In any case, Light was surrounded by guards in an instant, and not even Ryuuzaki could bust some faces with his Capoeira skills of great awesome. As the enemies closed in, beginning the removal of Light's pants, he knew that this could not be the end. He must live to catch Kira. He must live to become a great detective slash police officer. He must live to find out why exactly people used spoons and forks separately when they already had the greatest combination of both -- the spork. He had to live to experience all of these, and with this he knew there could only be one escape.

Before they could remove said pants (note to Light fangirls/fanboys: do not cry), Light summoned the last of his energy to sprint out into the street, charging through the crowd of guards, while Ryuuazaki dangled behind him by only a few meters' length of chain.

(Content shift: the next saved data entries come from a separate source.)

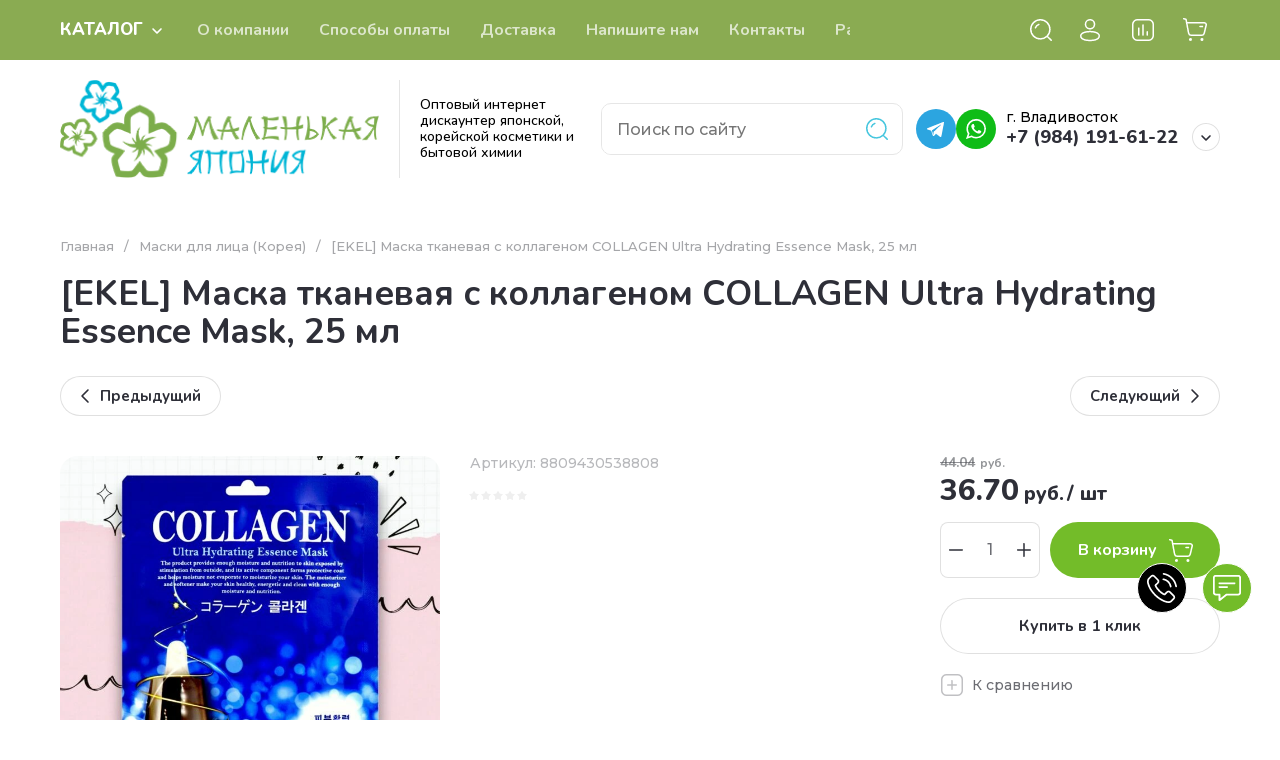

--- FILE ---
content_type: text/javascript
request_url: https://counter.megagroup.ru/0920383eae9fe3996b634ab492595f8f.js?r=&s=1280*720*24&u=https%3A%2F%2Fminjapan.ru%2Fmagazin%2Fproduct%2F1609958701&t=%5BEKEL%5D%20%D0%9C%D0%B0%D1%81%D0%BA%D0%B0%20%D1%82%D0%BA%D0%B0%D0%BD%D0%B5%D0%B2%D0%B0%D1%8F%20%D1%81%20%D0%BA%D0%BE%D0%BB%D0%BB%D0%B0%D0%B3%D0%B5%D0%BD%D0%BE%D0%BC%20COLLAGEN%20Ultra%20Hydrating%20Essence%20Mask%2C%2025%20%D0%BC%D0%BB&fv=0,0&en=1&rld=0&fr=0&callback=_sntnl1768425992767&1768425992767
body_size: 87
content:
//:1
_sntnl1768425992767({date:"Wed, 14 Jan 2026 21:26:32 GMT", res:"1"})

--- FILE ---
content_type: text/plain
request_url: https://functions.yandexcloud.net/d4esnvp3f117o3nh52bt?sid=388dd&v=2025.5.1
body_size: 216
content:
xMh92Pp36g+cqdMmkKSWd52w3M9+cZ4S1GTM0VemzUYjql4cLbAGCWJBi6NZDYO3t9QZo2SevGmY4tXF+KVfYSWlPeeztgu10leS6u7Nw8XRdqxs8PLHd9bmTaA/B3J/UHiNHUG1NsPxRIXQwapV7q9sRGUqn9L2nX5dlyj0436r9JdW1t1LBRMMyHkxpfkFUe9mvABQdDufQqFcrmTLWw==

"Light•kun, what are you..."

Before Ryuuzaki had a chance to finish his inquiry, Light threw himself in front of a speeding bus that was conveniently raging down the road, effectively cutting the chain that bounded him and his raccoon•eyed partner and bringing the giant vehicle to a halt. Somehow, Light had retained consciousness, despite having his organs in danger of being grounded into a finely•spiced patty, and immediately regretted his decision; he rolled around, screaming incredibly loudly, like a beef 'n' cheese taquito on fire. Meanwhile, the bus, feeling guilt for all the world, transformed into a fascist spleen beaver with a pop! and began to tend to Light's wounds. And by "tend," I mean gnashing at the exposed meats with its enormous teeth. The shocked bystanders had a collective urge to coo, "Awwwwwww..." but at the sight of the fascist spleen beaver, a horrible disgrace to all things living, they, too, threw themselves on the ground and began screaming like taquitos on fire.

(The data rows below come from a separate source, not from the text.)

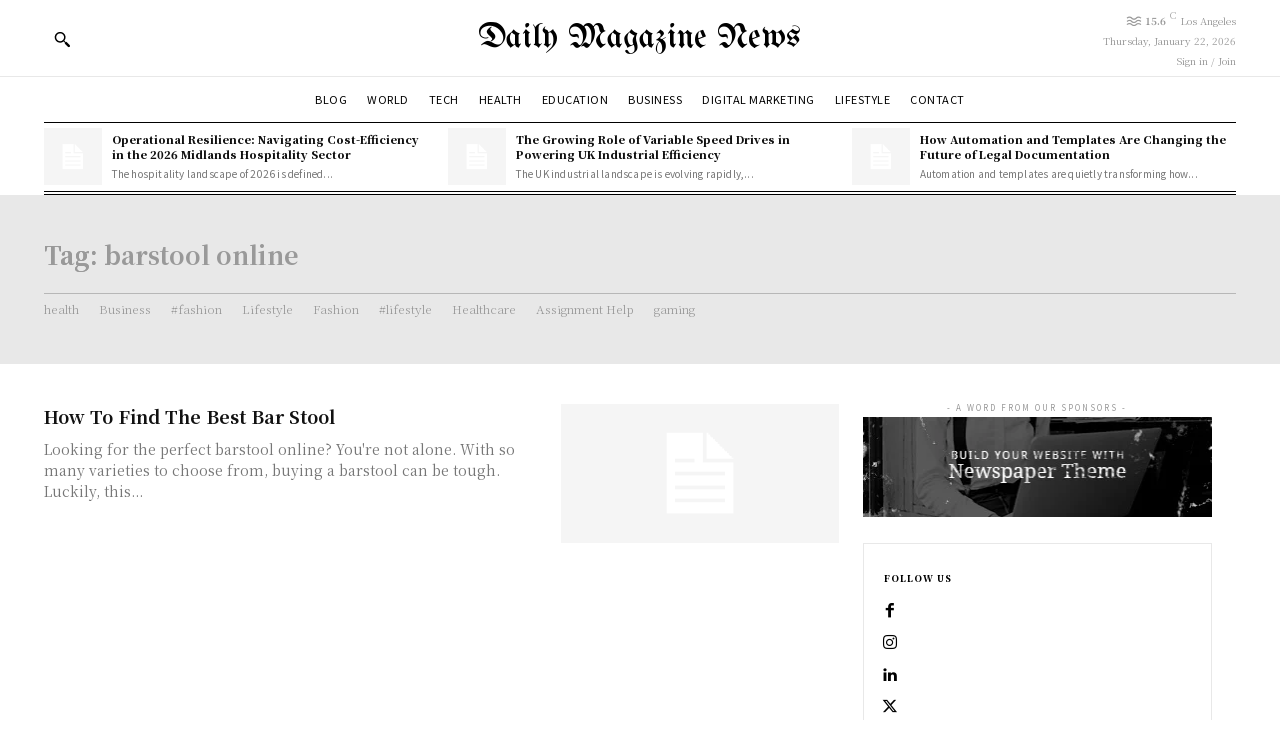

--- FILE ---
content_type: text/html; charset=utf-8
request_url: https://www.google.com/recaptcha/api2/aframe
body_size: 267
content:
<!DOCTYPE HTML><html><head><meta http-equiv="content-type" content="text/html; charset=UTF-8"></head><body><script nonce="VhqudJdIdzT9vfN2cEY9yQ">/** Anti-fraud and anti-abuse applications only. See google.com/recaptcha */ try{var clients={'sodar':'https://pagead2.googlesyndication.com/pagead/sodar?'};window.addEventListener("message",function(a){try{if(a.source===window.parent){var b=JSON.parse(a.data);var c=clients[b['id']];if(c){var d=document.createElement('img');d.src=c+b['params']+'&rc='+(localStorage.getItem("rc::a")?sessionStorage.getItem("rc::b"):"");window.document.body.appendChild(d);sessionStorage.setItem("rc::e",parseInt(sessionStorage.getItem("rc::e")||0)+1);localStorage.setItem("rc::h",'1769538157142');}}}catch(b){}});window.parent.postMessage("_grecaptcha_ready", "*");}catch(b){}</script></body></html>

Just a short distance away, Ryuuazaki stared at this scene, his eyes even wider with confusion as he took in the fanatic cries of the taquito impostors. Misa, who was observing all this insanity, cowered behind the slouched detective, just as confused as he was about this whole situation. It seemed that nothing else but crazed, blood•curdling screams of humans who wished to be flaming, crappy Mexican food products would fill the air ... until Ryuuzaki dared to make yet another compelling statement.

"That," he mused with his thumb caught between his teeth, "was not supposed to happen."